Over the 42-year period, the Grande Côte region emerges as the most vulnerable coastal zone, showing the strongest increase in MHW occurrence, with significant trends (p < 0.05) in total MHW days (+10.25 days per decade) and duration (+2.22 days per decade). Along the Petite Côte, trends are approximately four times stronger during the CP (+5.16 days per decade) than during the warming period (+1.34 days per decade). No significant long-term trend is detected for maximum intensity at the annual scale. However, a significant seasonal increase (+0.16 °C per decade) is identified during the warming period in the Grande Côte region. Cap Blanc shows remarkable stability across all indicators, highlighting the buffering capacity of permanent upwelling.

Composite analysis of 283 MHW events identifies wind relaxation as the primary driver, reducing Ekman pumping and weakening upwelling circulation. However, the oceanic response differs strongly between regions. In the northern SMUS (Cap Blanc), where upwelling is quasi-permanent, MHWs are moderate and adjust rapidly, reflecting a thermodynamically dominated regime. In contrast, in southern regions with seasonal upwelling, wind relaxation leads to a near-complete collapse of upwelling, resulting in stronger and more persistent heat accumulation, characteristic of a dynamically controlled regime.

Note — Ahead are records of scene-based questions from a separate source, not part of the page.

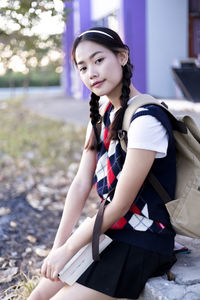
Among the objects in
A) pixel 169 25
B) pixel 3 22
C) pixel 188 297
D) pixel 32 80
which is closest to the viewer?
pixel 188 297

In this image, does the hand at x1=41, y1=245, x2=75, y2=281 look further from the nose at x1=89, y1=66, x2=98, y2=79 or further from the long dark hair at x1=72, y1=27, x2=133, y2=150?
the nose at x1=89, y1=66, x2=98, y2=79

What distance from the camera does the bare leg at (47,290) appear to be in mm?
1775

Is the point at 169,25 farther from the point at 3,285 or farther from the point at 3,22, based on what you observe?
the point at 3,285

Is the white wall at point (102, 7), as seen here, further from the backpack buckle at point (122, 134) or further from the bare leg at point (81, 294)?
the bare leg at point (81, 294)

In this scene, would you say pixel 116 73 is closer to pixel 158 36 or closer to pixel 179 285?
pixel 179 285

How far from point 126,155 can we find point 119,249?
353mm

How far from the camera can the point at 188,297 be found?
155 cm

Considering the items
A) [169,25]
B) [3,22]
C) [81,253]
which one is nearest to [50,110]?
[169,25]

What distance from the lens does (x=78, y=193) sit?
196cm

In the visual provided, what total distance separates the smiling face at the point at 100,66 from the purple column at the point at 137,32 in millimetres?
5281

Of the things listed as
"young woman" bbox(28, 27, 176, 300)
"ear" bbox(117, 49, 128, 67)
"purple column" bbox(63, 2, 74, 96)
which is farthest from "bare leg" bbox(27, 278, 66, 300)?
"purple column" bbox(63, 2, 74, 96)

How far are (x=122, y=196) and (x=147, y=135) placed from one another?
236 millimetres

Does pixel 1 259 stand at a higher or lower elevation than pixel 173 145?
lower

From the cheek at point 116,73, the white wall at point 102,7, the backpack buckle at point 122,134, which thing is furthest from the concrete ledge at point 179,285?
the white wall at point 102,7
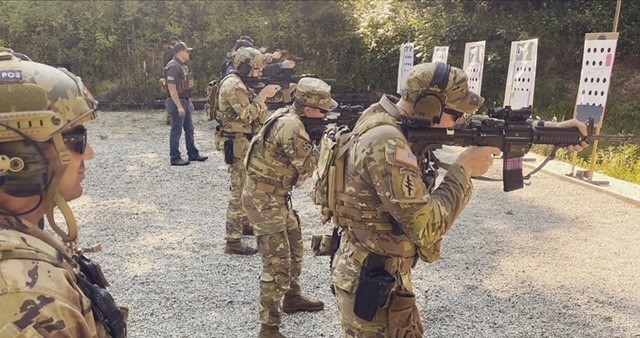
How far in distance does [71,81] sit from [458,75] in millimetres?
1637

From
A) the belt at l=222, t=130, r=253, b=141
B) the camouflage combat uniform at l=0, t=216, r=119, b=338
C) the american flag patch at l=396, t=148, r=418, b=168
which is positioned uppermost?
the american flag patch at l=396, t=148, r=418, b=168

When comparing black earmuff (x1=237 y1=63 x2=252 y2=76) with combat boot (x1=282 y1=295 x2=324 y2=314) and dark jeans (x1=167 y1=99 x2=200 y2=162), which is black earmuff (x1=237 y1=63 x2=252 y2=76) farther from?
dark jeans (x1=167 y1=99 x2=200 y2=162)

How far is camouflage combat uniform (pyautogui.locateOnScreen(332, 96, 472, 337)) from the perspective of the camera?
2266 mm

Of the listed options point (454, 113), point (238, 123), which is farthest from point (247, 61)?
point (454, 113)

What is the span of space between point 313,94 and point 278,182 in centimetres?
70

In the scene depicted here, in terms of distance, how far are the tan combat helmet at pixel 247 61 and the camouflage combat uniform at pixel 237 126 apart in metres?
0.10

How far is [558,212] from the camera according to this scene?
22.3 ft

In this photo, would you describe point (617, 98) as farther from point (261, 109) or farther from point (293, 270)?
point (293, 270)

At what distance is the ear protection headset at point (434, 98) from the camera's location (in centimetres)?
239

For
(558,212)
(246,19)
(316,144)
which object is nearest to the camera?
(316,144)

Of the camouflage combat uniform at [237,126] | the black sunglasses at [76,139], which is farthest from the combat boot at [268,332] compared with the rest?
the black sunglasses at [76,139]

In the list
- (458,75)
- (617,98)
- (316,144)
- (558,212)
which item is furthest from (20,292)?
(617,98)

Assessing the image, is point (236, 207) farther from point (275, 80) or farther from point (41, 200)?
point (41, 200)

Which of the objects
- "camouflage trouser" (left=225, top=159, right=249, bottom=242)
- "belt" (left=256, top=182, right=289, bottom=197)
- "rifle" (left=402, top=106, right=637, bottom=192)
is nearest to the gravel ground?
"camouflage trouser" (left=225, top=159, right=249, bottom=242)
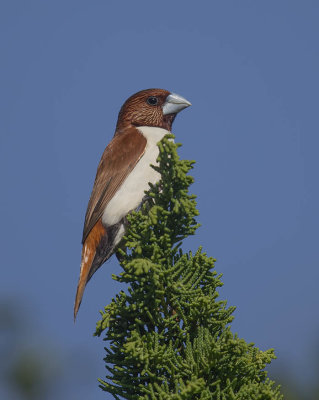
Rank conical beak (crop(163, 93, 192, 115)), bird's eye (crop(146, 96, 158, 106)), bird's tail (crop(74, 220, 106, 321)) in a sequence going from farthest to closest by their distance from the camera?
bird's eye (crop(146, 96, 158, 106)) < conical beak (crop(163, 93, 192, 115)) < bird's tail (crop(74, 220, 106, 321))

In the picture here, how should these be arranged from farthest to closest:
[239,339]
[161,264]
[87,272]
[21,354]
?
[21,354] → [87,272] → [161,264] → [239,339]

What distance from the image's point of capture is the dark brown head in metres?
5.18

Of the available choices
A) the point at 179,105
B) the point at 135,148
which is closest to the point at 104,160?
the point at 135,148

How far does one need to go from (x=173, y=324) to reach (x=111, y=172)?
2.05 meters

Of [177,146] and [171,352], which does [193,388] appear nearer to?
[171,352]

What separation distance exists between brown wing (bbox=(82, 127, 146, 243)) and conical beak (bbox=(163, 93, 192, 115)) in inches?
28.7

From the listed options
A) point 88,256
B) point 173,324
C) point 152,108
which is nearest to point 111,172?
point 88,256

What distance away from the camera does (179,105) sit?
16.9ft

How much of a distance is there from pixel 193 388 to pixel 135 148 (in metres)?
2.51

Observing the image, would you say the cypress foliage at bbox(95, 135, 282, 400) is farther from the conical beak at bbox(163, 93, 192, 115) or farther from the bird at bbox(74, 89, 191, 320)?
the conical beak at bbox(163, 93, 192, 115)

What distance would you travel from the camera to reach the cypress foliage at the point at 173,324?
2317 millimetres

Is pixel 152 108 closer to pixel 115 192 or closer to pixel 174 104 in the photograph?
pixel 174 104

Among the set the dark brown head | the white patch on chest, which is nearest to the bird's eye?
the dark brown head

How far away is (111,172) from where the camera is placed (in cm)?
440
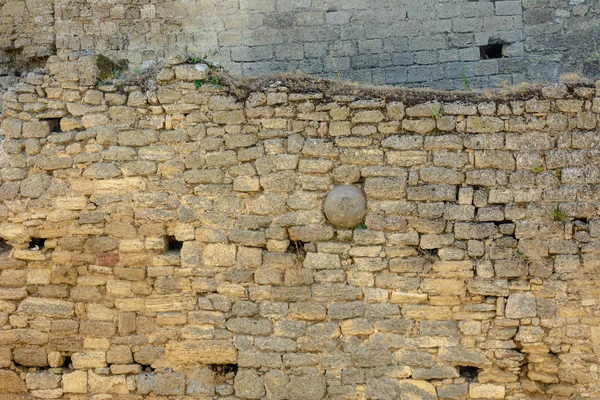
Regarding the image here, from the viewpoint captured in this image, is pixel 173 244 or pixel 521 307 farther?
pixel 173 244

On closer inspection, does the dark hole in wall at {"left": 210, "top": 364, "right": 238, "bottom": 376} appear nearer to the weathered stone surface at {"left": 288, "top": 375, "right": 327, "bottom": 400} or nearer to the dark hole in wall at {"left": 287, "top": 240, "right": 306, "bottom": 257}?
the weathered stone surface at {"left": 288, "top": 375, "right": 327, "bottom": 400}

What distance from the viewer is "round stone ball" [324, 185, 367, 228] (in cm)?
562

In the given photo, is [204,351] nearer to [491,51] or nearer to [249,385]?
[249,385]

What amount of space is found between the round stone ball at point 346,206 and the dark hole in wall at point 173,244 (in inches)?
48.0

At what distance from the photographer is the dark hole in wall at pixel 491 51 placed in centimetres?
920

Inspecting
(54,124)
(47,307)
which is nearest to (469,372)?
(47,307)

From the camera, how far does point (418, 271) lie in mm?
5602

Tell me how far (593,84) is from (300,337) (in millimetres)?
2910

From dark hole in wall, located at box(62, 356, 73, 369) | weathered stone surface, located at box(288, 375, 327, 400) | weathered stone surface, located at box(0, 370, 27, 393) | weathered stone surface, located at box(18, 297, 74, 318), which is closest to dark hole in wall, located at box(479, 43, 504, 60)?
weathered stone surface, located at box(288, 375, 327, 400)

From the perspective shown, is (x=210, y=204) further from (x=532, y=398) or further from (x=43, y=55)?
(x=43, y=55)

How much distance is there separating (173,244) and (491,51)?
5.18m

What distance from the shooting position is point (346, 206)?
18.4 feet

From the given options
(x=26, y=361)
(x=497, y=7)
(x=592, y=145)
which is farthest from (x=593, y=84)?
(x=26, y=361)

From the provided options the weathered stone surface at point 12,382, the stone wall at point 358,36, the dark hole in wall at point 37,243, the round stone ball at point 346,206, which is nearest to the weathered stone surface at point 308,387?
the round stone ball at point 346,206
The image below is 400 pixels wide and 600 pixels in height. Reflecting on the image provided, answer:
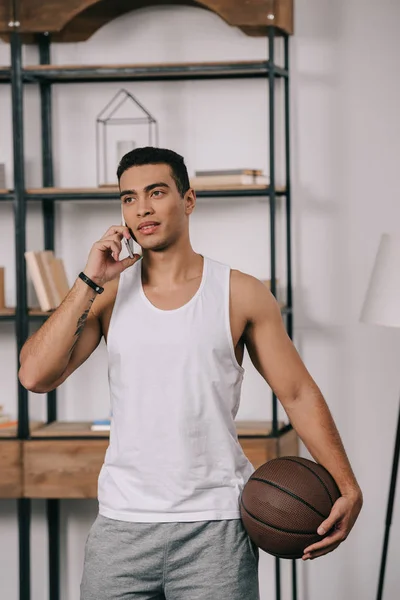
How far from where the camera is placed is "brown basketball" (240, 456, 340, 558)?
6.18 feet

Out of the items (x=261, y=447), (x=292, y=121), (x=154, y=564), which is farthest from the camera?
(x=292, y=121)

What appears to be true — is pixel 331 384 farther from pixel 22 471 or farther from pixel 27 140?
pixel 27 140

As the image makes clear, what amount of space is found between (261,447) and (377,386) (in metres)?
0.62

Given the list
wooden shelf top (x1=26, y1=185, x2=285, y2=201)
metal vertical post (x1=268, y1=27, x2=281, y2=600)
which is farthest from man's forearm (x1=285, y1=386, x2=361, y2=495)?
wooden shelf top (x1=26, y1=185, x2=285, y2=201)

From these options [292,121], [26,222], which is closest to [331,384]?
[292,121]

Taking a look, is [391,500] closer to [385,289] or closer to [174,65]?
[385,289]

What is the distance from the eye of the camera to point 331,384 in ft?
12.0

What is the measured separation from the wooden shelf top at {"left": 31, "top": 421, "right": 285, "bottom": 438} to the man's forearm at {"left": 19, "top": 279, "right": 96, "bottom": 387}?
1392 mm

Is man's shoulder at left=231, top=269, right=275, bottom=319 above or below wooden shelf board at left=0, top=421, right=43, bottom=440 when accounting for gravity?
above

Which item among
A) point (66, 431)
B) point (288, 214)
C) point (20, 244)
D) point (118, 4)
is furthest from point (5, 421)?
point (118, 4)

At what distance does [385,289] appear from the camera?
3.14 metres

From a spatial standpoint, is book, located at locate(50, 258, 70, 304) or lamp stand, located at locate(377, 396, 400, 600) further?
book, located at locate(50, 258, 70, 304)

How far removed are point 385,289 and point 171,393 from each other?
1.41 metres

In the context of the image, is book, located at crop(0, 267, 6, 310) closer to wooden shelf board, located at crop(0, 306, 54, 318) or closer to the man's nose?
wooden shelf board, located at crop(0, 306, 54, 318)
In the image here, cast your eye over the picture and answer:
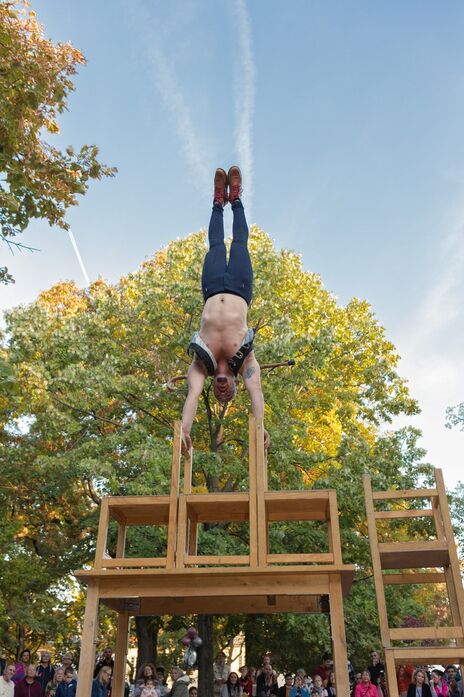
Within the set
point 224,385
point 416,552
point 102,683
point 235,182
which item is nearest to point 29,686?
point 102,683

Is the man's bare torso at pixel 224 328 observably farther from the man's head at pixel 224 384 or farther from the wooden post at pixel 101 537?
the wooden post at pixel 101 537

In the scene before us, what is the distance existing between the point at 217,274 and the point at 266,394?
6935mm

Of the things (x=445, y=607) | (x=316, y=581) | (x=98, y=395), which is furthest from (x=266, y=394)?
(x=445, y=607)

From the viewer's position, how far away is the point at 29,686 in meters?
8.16

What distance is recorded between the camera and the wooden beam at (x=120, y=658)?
6661mm

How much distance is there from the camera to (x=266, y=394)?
1336cm

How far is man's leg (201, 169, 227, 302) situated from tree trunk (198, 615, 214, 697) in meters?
8.18

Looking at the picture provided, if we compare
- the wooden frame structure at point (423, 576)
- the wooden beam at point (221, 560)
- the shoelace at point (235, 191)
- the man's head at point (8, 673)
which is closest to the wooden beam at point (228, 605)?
the wooden frame structure at point (423, 576)

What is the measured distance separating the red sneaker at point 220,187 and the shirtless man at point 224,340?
2.14ft

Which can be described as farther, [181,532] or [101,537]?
[101,537]

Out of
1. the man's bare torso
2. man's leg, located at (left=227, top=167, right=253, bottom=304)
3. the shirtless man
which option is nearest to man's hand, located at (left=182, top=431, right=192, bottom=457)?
the shirtless man

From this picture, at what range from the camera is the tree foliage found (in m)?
12.3

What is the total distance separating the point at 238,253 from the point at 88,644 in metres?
4.22

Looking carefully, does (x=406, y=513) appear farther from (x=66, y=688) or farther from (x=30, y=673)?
(x=30, y=673)
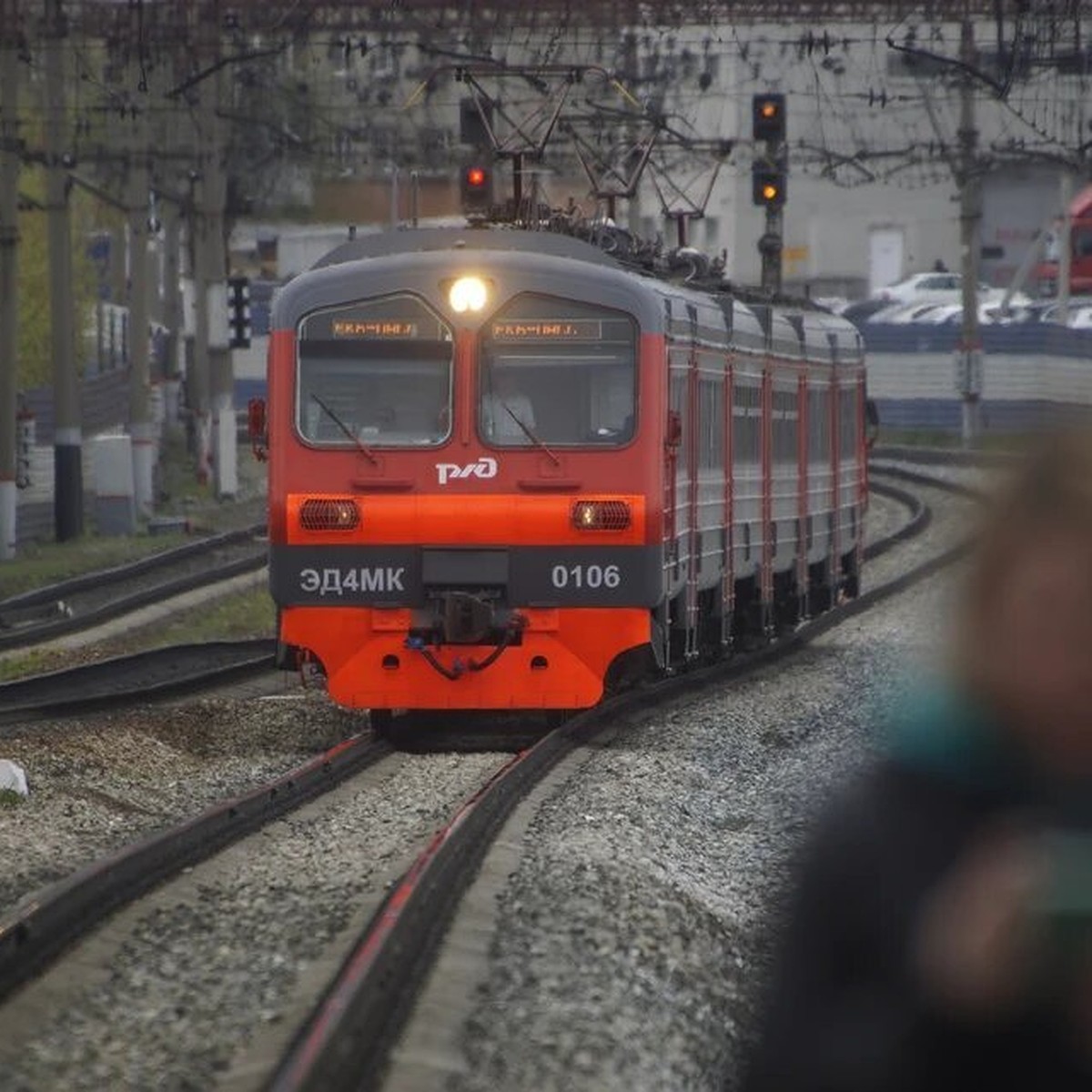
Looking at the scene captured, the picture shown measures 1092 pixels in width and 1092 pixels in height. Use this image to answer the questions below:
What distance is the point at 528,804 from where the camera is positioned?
38.9 ft

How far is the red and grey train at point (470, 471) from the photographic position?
14.6 meters

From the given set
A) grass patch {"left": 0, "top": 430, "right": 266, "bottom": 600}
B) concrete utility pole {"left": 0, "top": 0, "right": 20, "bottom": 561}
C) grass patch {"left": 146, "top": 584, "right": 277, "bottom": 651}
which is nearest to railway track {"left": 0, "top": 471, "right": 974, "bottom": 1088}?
grass patch {"left": 146, "top": 584, "right": 277, "bottom": 651}

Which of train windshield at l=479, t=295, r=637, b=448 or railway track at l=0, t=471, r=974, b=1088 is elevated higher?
train windshield at l=479, t=295, r=637, b=448

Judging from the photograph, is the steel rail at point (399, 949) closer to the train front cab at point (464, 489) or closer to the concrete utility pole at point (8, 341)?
the train front cab at point (464, 489)

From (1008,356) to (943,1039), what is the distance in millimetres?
48999

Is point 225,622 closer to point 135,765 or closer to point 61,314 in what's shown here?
point 61,314

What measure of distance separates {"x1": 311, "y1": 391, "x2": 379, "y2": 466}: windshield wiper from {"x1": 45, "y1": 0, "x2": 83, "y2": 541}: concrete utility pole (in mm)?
18668

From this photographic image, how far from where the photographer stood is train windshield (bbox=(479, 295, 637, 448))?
1484 cm

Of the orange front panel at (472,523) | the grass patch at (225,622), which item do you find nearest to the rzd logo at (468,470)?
the orange front panel at (472,523)

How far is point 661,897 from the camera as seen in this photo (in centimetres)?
902

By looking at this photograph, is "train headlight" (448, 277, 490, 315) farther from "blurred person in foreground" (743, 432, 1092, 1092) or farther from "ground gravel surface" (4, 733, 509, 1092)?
"blurred person in foreground" (743, 432, 1092, 1092)

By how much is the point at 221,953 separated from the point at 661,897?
157 cm

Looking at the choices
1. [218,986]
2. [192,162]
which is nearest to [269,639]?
[218,986]

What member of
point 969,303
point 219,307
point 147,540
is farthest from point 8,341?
point 969,303
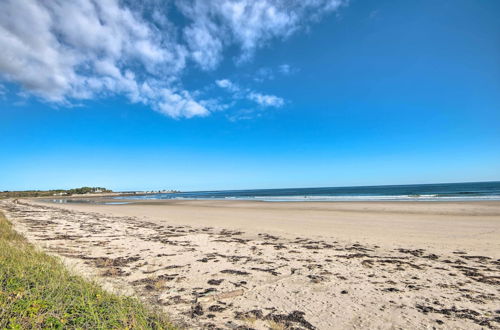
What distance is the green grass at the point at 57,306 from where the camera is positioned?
252 cm

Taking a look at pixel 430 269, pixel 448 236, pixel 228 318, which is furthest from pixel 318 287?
pixel 448 236

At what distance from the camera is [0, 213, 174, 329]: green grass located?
2.52m

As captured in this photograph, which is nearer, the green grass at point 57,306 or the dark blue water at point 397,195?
the green grass at point 57,306

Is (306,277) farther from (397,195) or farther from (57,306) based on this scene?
(397,195)

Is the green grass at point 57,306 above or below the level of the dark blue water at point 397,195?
above

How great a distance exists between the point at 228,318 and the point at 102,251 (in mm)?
5745

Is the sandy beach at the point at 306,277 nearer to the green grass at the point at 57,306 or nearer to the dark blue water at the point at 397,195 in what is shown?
the green grass at the point at 57,306

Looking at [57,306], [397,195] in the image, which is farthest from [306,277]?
[397,195]

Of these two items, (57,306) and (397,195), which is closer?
(57,306)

These physical contrasts translate into distinct biological responses. In the southern SMUS, MHWs lead to a systematic decrease in chlorophyll-a (up to −2 mg m⁻³). In contrast, Cap Blanc exhibits a season-dependent response, with an increase in biomass (up to +3 mg m⁻³) during the CP, sustained by residual nutrient supply and moderate warming, and a decrease in biomass (up to −2.7 mg m⁻³) during the warming period due to enhanced stratification.

These results highlight the crucial role of local upwelling dynamics in modulating the characteristics of MHWs and their ecological impacts in this marine ecosystem of major socio-economic importance.